◆ DATOS PARA USAR ◆
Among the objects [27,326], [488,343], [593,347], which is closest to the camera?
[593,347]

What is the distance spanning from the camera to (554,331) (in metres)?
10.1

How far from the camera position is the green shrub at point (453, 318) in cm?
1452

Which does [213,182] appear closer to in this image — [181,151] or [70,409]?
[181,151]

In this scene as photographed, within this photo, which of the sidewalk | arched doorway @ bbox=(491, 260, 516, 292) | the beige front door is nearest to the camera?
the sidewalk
* * *
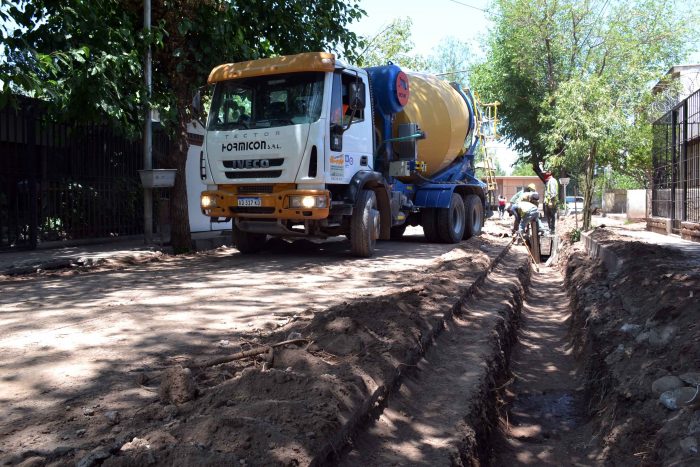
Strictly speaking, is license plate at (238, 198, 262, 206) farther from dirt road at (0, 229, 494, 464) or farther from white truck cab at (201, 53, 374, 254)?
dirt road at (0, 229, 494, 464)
* * *
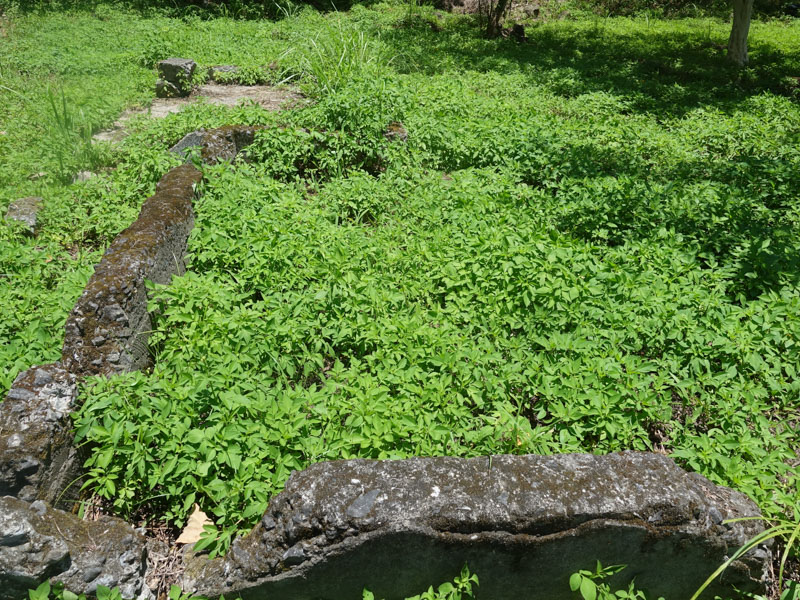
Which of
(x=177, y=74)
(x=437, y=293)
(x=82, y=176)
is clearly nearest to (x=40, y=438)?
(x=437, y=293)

◆ INSTRUCCIONES DE LA TAREA ◆
Cuenta cuántas líneas de las entradas contienen la palabra "road", teniendo en cuenta mayúsculas y minúsculas. Responde solo con el número.

◆ RESPUESTA DEL EJERCICIO ◆
2